In addIndexes(Dir) flush is called before startTransaction. But it makes sense to do it there, as the local segments are also merged. In the new addIndexes(reader) they won't and so I wonder if:

I shouldn't call startTransaction at all, or
I should, but also call flush before?

asfimport commented 14 years ago

Shai Erera (@shaie) (migrated from JIRA)

Patch handles the changes for 3x:

addIndexesNoOptimize deprecated - new addIndexes(Directory...) instead
CHANGES updates
addIndexes does not do optimize before
TestAddIndexesNoOptimize renamed to TestAddIndexes
Changed calls to addIndexesNoOpt to use addIndexes(Dir...) (except for backwards tests)
Changed textual references to addIndexesNoOpt.

You should "svn mv lucene/src/test/org/apache/lucene/index/TestAddIndexesNoOptimize.java lucene/src/test/org/apache/lucene/index/TestAddIndexes.java" before you apply the patch.

The patch is much smaller than it looks - it's the rename of TestAddIndexesNoOpt that takes a lot of space.

As I've mentioned before, I'm not sure about addIndexes calling startTransaction w/o flushing. Even though the tests pass, this seems wrong. So I'd appreciate a review.

asfimport commented 14 years ago

Michael McCandless (@mikemccand) (migrated from JIRA)

I think you should still call flush, and still start/commitTransaction – addIndexes is "all or nothing", which is why we have those transaction methods. Ie, on exception, the rollbackTransaction puts the original segments back.

asfimport commented 14 years ago

Michael McCandless (@mikemccand) (migrated from JIRA)

Patch looks good Shai! Only a small typo in CHANGES (unles -> unless).

asfimport commented 14 years ago

Shai Erera (@shaie) (migrated from JIRA)

I see. I understand why it's called in addIndexes(Dir), because the local segments are also touched. But now in the Reader version, they aren't. So it looked odd to me that we flush whatever is in RAM. I think you said once that addIndexes should have done the merge outside, adding the new segment when it's done?
================
→ WHAT YOU NEED TO DO:
[1] Could you reproduce word for word the part of the addIndexes thread that begins at the words "As I've mentioned" and stops after "(unles -> unless)."?
[2] Can you continue the Lucene addIndexes thread with the part that comes after its final comment?
The lines that follow the Lucene addIndexes thread have no connection to it.

→ STORED DATA:
================
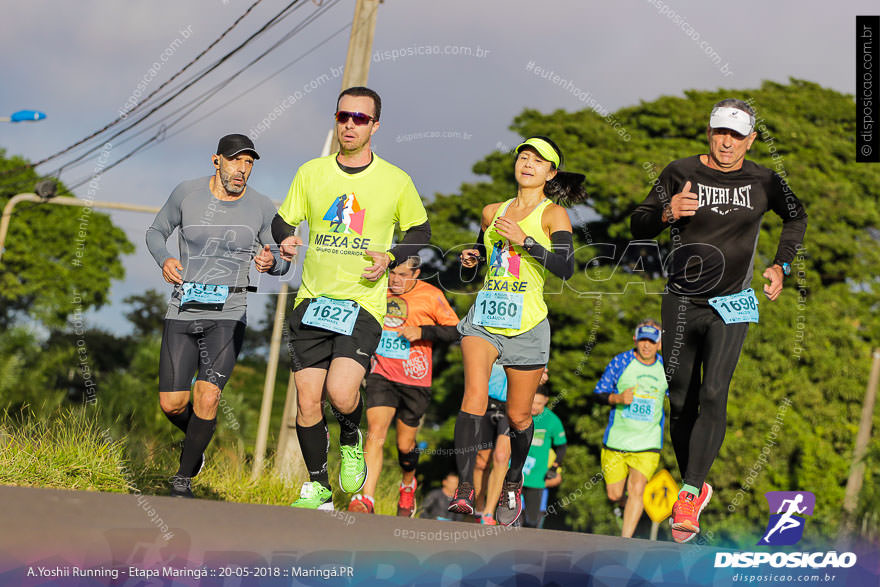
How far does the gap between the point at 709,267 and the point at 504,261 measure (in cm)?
126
================
→ RESULTS BY TASK:
[1]
As I've mentioned before, I'm not sure about addIndexes calling startTransaction w/o flushing. Even though the tests pass, this seems wrong. So I'd appreciate a review.

asfimport commented 14 years ago

Michael McCandless (@mikemccand) (migrated from JIRA)

I think you should still call flush, and still start/commitTransaction – addIndexes is "all or nothing", which is why we have those transaction methods. Ie, on exception, the rollbackTransaction puts the original segments back.

asfimport commented 14 years ago

Michael McCandless (@mikemccand) (migrated from JIRA)

Patch looks good Shai! Only a small typo in CHANGES (unles -> unless).

[2]
But if you think that flushing the RAM, even though its content is touched, is ok then I'll change it.

asfimport commented 14 years ago

Michael McCandless (@mikemccand) (migrated from JIRA)

I understand why it's called in addIndexes(Dir), because the local segments are also touched. But now in the Reader version, they aren't. So it looked odd to me that we flush whatever is in RAM.

Yeah maybe we should no longer flush (but still call start/commitTransaction). I think there may've been a reason to flush first (besides that we were also merging local segments)... but I can't remember it. If you comment out that assert (and the corresponding assert for deletions) do any tests fail?

I think you said once that addIndexes should have done the merge outside, adding the new segment when it's done?

Yes, I would love to fix this – it'd mean we would not need the start/commit/rollbackTransaction code.

Ie, we play a dangerous game now, where addIndexes is allowed to muck with the in-memory SegmentInfos before it's complete. It'd be better if all merging happened outside of its SegmentInfos, and only when addIndexes finished, it'd atomically commit to SegmentInfos.

This would then allow commit() to run immediately, not having to wait for any running addIndexes to finish first. And we would not need to block add/updateDocument nor deleteDocuments while addIndexes is running.

So, actually, I think in addIndexes(IR...) you should not use the transaction logic at all? Just do the merge externally & commit in the end? (And try not flushing as well.).

asfimport commented 14 years ago

Shai Erera (@shaie) (migrated from JIRA)

Ha :), I knew this will get more complicated and interesting ... So basically, it feels to me that if we'd have registerIndexes, we could in addIndexes merge outside IW and then call register?

So far, tests pass w/ startTransaction. But that test is multi-threaded so it may be a concurrency issue. I'll try to do the addIndexes outside IW and then commit the new segment. If that will be straightforward, then I think I'll understand better how to develop registerIndexes.

asfimport commented 14 years ago

Michael McCandless (@mikemccand) (migrated from JIRA)

Ha , I knew this will get more complicated and interesting ..

It always does!

So basically, it feels to me that if we'd have registerIndexes, we could in addIndexes merge outside IW and then call register?

Hmm but register will be an external API for copying over segments in a foreign directory, right? (And segment must be renamed).

Vs these segments which will be in our directory already, with the right segment name, and just need to be committed to the segmentInfos?

So far, tests pass w/ startTransaction.

You mean w/o the flush?

asfimport commented 14 years ago

Shai Erera (@shaie) (migrated from JIRA)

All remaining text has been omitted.